> Task requirements:
Replace every occurrence of "PMTCT coverage" with "prevention of mother-to-child transmission coverage" in the data below, keeping everything else unchanged, and give the lines again without the pictures.

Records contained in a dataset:
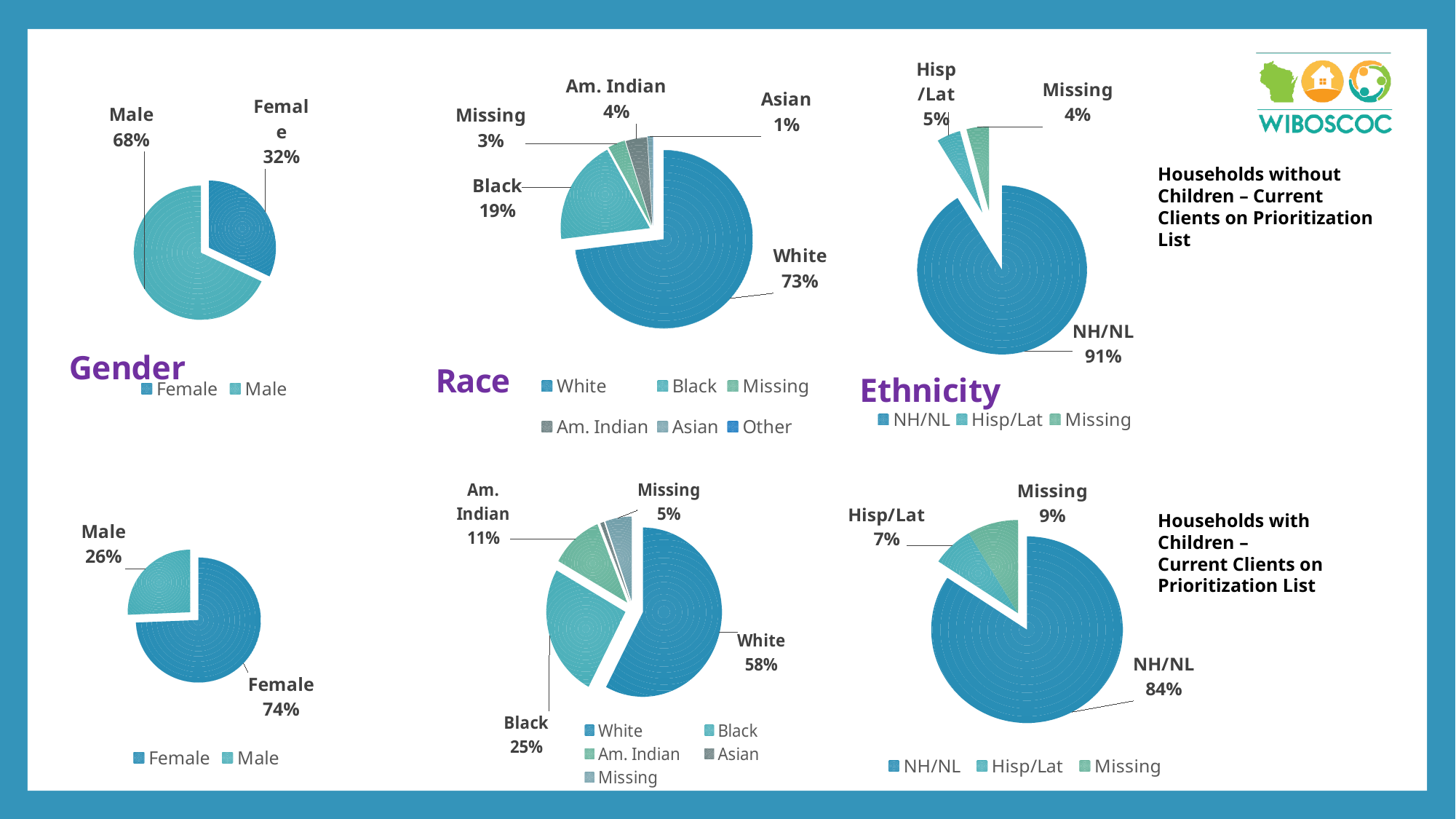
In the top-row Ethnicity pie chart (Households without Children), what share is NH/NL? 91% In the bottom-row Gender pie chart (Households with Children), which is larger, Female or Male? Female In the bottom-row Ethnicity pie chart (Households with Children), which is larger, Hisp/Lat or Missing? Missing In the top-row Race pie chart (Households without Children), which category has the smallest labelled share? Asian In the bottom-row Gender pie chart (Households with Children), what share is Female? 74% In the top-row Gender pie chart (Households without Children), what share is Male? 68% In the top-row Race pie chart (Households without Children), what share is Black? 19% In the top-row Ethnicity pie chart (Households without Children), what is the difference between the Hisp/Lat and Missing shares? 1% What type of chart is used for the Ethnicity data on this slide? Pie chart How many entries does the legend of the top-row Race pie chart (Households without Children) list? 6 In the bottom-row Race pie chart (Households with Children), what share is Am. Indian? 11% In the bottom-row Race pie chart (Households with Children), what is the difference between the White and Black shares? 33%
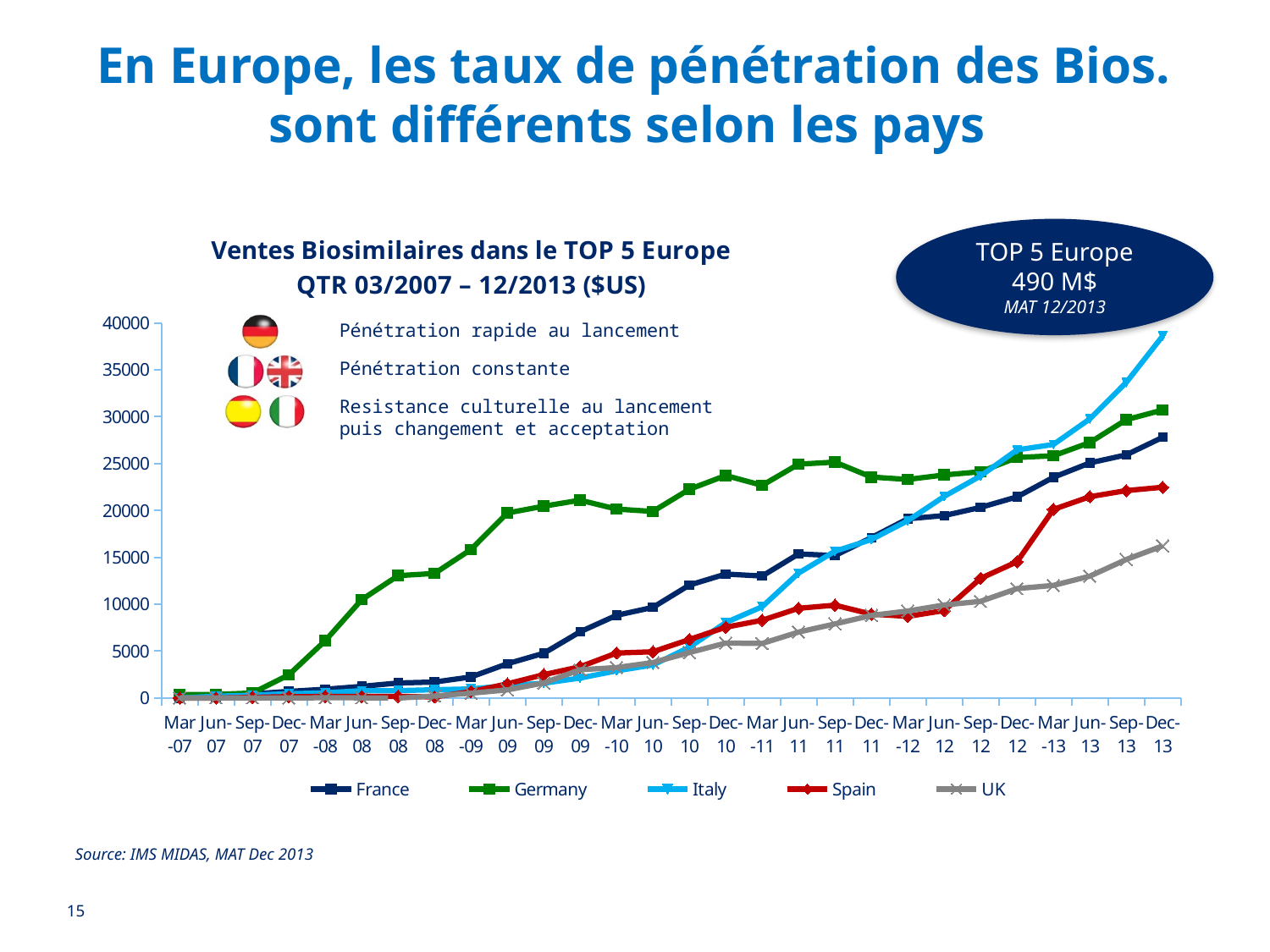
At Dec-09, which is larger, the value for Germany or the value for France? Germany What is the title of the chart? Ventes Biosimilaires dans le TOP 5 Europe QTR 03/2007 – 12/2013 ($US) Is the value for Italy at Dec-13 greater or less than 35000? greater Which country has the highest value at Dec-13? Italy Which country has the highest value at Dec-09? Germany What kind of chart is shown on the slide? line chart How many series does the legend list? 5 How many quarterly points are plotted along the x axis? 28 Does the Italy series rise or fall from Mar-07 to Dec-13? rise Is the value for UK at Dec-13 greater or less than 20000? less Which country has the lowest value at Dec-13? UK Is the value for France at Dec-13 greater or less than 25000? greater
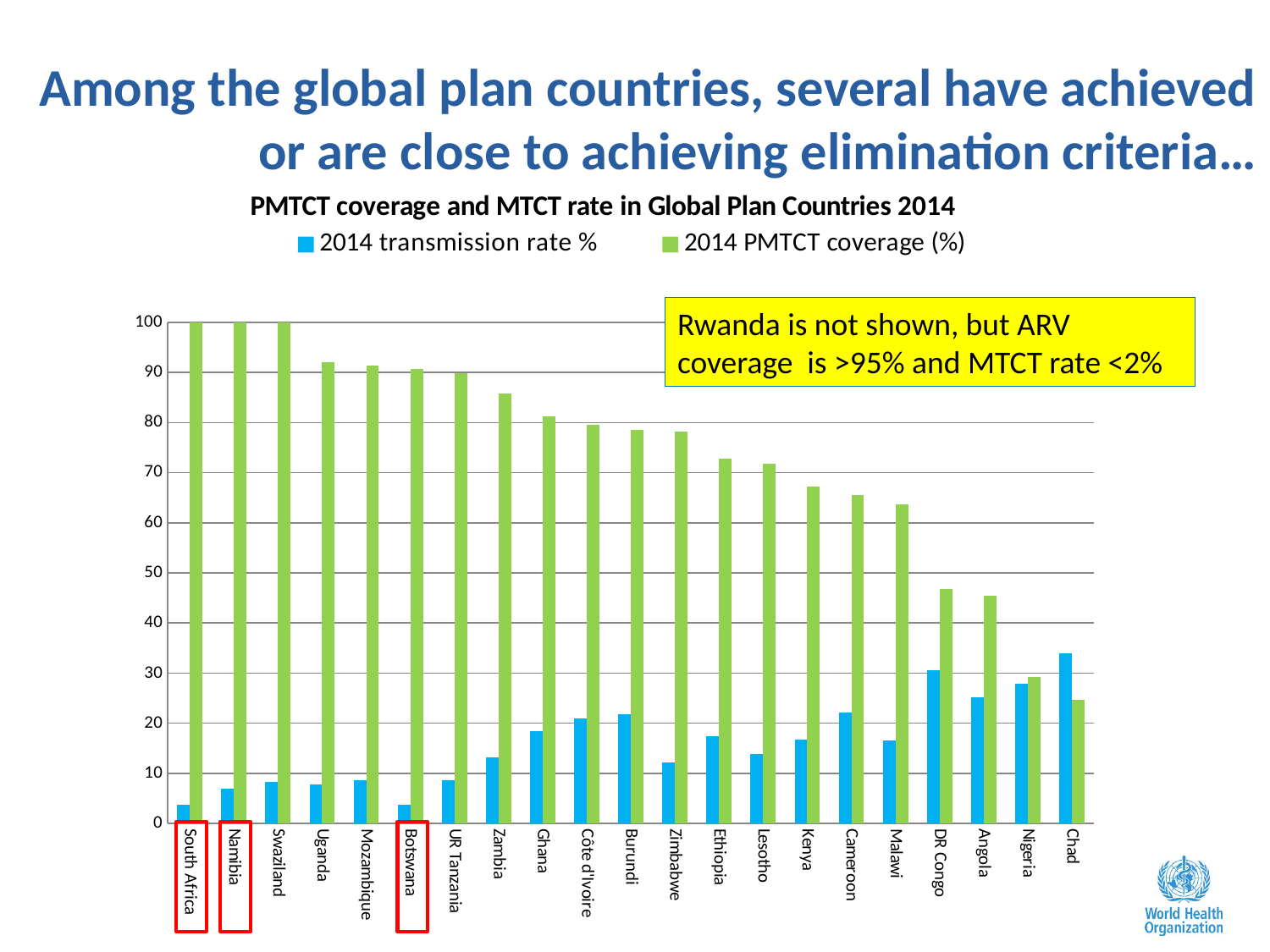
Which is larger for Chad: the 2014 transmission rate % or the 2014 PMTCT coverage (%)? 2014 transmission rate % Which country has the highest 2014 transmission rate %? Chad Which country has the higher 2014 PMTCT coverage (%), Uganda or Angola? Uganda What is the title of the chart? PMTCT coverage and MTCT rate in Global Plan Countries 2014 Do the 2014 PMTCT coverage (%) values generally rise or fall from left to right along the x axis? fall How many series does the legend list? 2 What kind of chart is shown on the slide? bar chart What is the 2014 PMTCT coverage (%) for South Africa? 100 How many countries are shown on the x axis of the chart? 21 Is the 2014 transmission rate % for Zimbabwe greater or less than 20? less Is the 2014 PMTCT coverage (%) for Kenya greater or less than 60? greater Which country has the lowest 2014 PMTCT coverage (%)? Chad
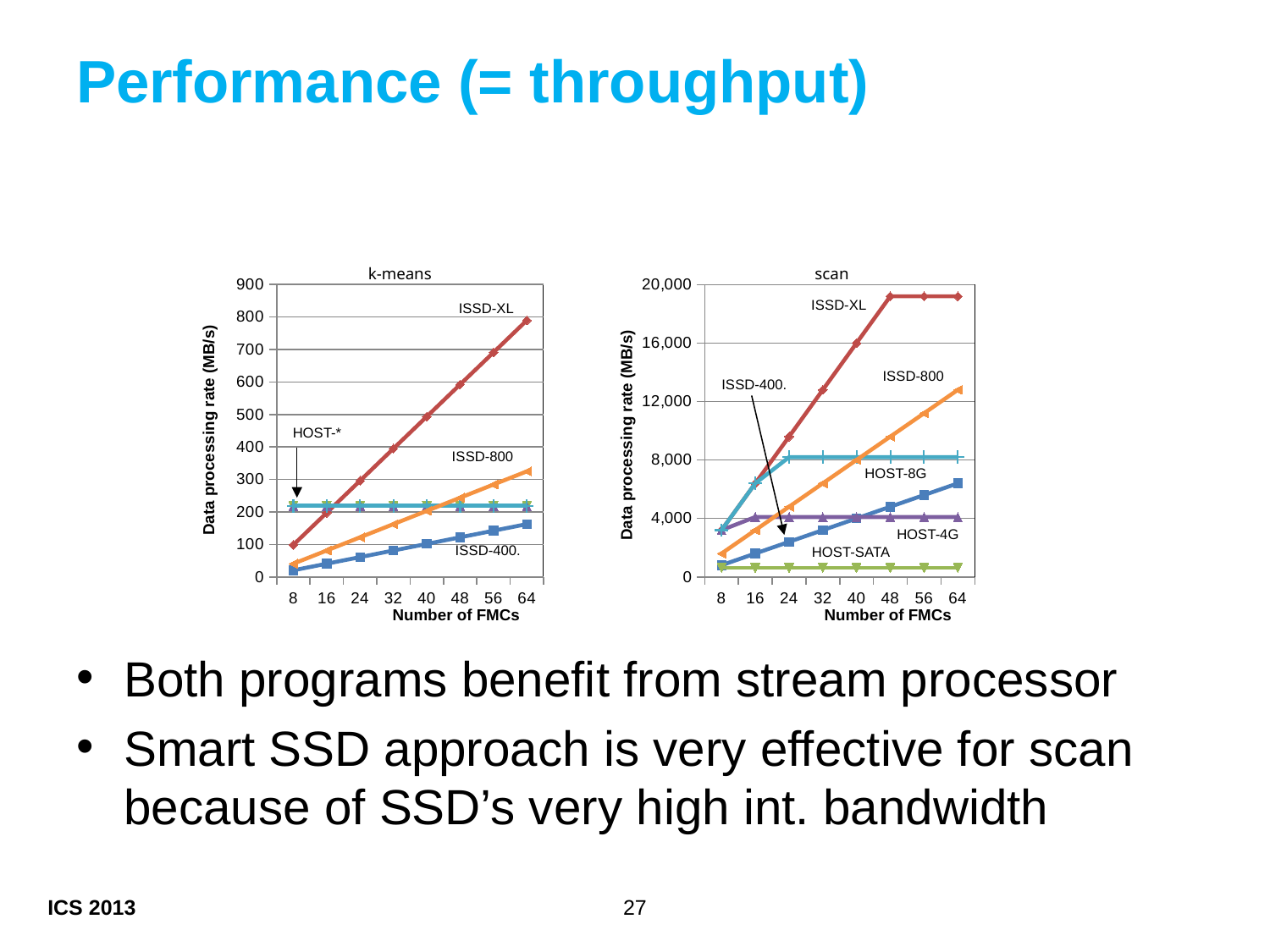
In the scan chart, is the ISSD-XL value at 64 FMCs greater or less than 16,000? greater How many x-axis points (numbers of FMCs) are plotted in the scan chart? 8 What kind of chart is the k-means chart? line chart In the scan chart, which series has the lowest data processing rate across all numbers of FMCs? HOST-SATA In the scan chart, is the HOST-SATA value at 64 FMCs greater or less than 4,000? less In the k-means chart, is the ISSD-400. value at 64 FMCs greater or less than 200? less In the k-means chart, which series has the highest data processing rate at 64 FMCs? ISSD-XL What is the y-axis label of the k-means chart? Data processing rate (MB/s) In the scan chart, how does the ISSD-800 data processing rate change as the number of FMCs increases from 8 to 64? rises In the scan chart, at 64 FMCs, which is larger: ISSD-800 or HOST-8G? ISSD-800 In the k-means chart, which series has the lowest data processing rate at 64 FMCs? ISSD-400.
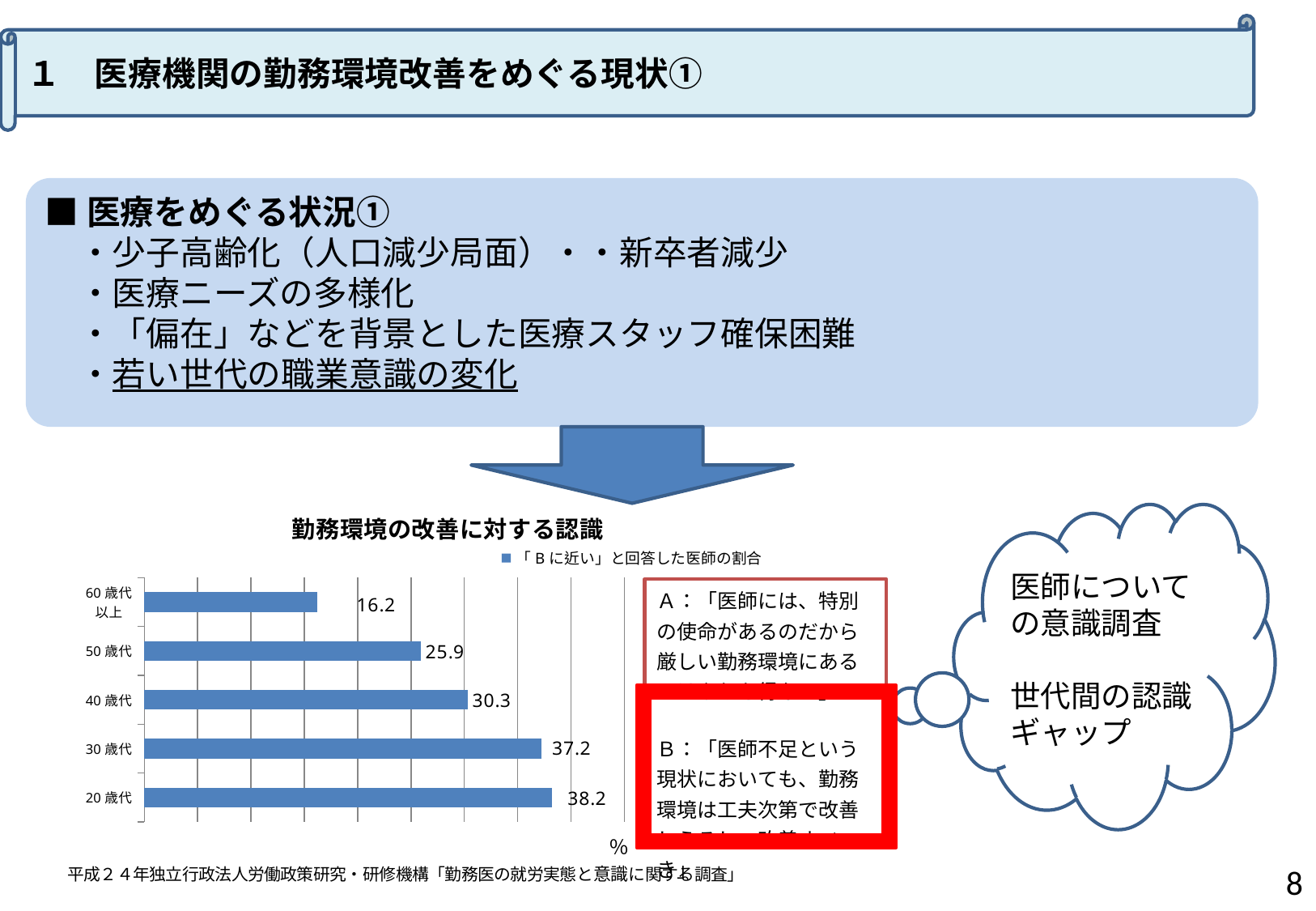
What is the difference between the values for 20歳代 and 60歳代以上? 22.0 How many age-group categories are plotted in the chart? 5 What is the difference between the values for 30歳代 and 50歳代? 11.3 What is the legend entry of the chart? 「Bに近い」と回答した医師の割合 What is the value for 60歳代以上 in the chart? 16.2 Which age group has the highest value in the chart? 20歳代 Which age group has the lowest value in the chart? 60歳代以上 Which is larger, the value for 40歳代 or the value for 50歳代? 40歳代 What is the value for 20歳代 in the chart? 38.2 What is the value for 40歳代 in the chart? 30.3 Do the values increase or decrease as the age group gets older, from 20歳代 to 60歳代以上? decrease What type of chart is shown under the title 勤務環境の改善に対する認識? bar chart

> Solution for this problem:
In the top-row Ethnicity pie chart (Households without Children), what share is NH/NL? 91% In the bottom-row Gender pie chart (Households with Children), which is larger, Female or Male? Female In the bottom-row Ethnicity pie chart (Households with Children), which is larger, Hisp/Lat or Missing? Missing In the top-row Race pie chart (Households without Children), which category has the smallest labelled share? Asian In the bottom-row Gender pie chart (Households with Children), what share is Female? 74% In the top-row Gender pie chart (Households without Children), what share is Male? 68% In the top-row Race pie chart (Households without Children), what share is Black? 19% In the top-row Ethnicity pie chart (Households without Children), what is the difference between the Hisp/Lat and Missing shares? 1% What type of chart is used for the Ethnicity data on this slide? Pie chart How many entries does the legend of the top-row Race pie chart (Households without Children) list? 6 In the bottom-row Race pie chart (Households with Children), what share is Am. Indian? 11% In the bottom-row Race pie chart (Households with Children), what is the difference between the White and Black shares? 33%
At Dec-09, which is larger, the value for Germany or the value for France? Germany What is the title of the chart? Ventes Biosimilaires dans le TOP 5 Europe QTR 03/2007 – 12/2013 ($US) Is the value for Italy at Dec-13 greater or less than 35000? greater Which country has the highest value at Dec-13? Italy Which country has the highest value at Dec-09? Germany What kind of chart is shown on the slide? line chart How many series does the legend list? 5 How many quarterly points are plotted along the x axis? 28 Does the Italy series rise or fall from Mar-07 to Dec-13? rise Is the value for UK at Dec-13 greater or less than 20000? less Which country has the lowest value at Dec-13? UK Is the value for France at Dec-13 greater or less than 25000? greater
Which is larger for Chad: the 2014 transmission rate % or the 2014 prevention of mother-to-child transmission coverage (%)? 2014 transmission rate % Which country has the highest 2014 transmission rate %? Chad Which country has the higher 2014 prevention of mother-to-child transmission coverage (%), Uganda or Angola? Uganda What is the title of the chart? prevention of mother-to-child transmission coverage and MTCT rate in Global Plan Countries 2014 Do the 2014 prevention of mother-to-child transmission coverage (%) values generally rise or fall from left to right along the x axis? fall How many series does the legend list? 2 What kind of chart is shown on the slide? bar chart What is the 2014 prevention of mother-to-child transmission coverage (%) for South Africa? 100 How many countries are shown on the x axis of the chart? 21 Is the 2014 transmission rate % for Zimbabwe greater or less than 20? less Is the 2014 prevention of mother-to-child transmission coverage (%) for Kenya greater or less than 60? greater Which country has the lowest 2014 prevention of mother-to-child transmission coverage (%)? Chad
In the scan chart, is the ISSD-XL value at 64 FMCs greater or less than 16,000? greater How many x-axis points (numbers of FMCs) are plotted in the scan chart? 8 What kind of chart is the k-means chart? line chart In the scan chart, which series has the lowest data processing rate across all numbers of FMCs? HOST-SATA In the scan chart, is the HOST-SATA value at 64 FMCs greater or less than 4,000? less In the k-means chart, is the ISSD-400. value at 64 FMCs greater or less than 200? less In the k-means chart, which series has the highest data processing rate at 64 FMCs? ISSD-XL What is the y-axis label of the k-means chart? Data processing rate (MB/s) In the scan chart, how does the ISSD-800 data processing rate change as the number of FMCs increases from 8 to 64? rises In the scan chart, at 64 FMCs, which is larger: ISSD-800 or HOST-8G? ISSD-800 In the k-means chart, which series has the lowest data processing rate at 64 FMCs? ISSD-400.
What is the difference between the values for 20歳代 and 60歳代以上? 22.0 How many age-group categories are plotted in the chart? 5 What is the difference between the values for 30歳代 and 50歳代? 11.3 What is the legend entry of the chart? 「Bに近い」と回答した医師の割合 What is the value for 60歳代以上 in the chart? 16.2 Which age group has the highest value in the chart? 20歳代 Which age group has the lowest value in the chart? 60歳代以上 Which is larger, the value for 40歳代 or the value for 50歳代? 40歳代 What is the value for 20歳代 in the chart? 38.2 What is the value for 40歳代 in the chart? 30.3 Do the values increase or decrease as the age group gets older, from 20歳代 to 60歳代以上? decrease What type of chart is shown under the title 勤務環境の改善に対する認識? bar chart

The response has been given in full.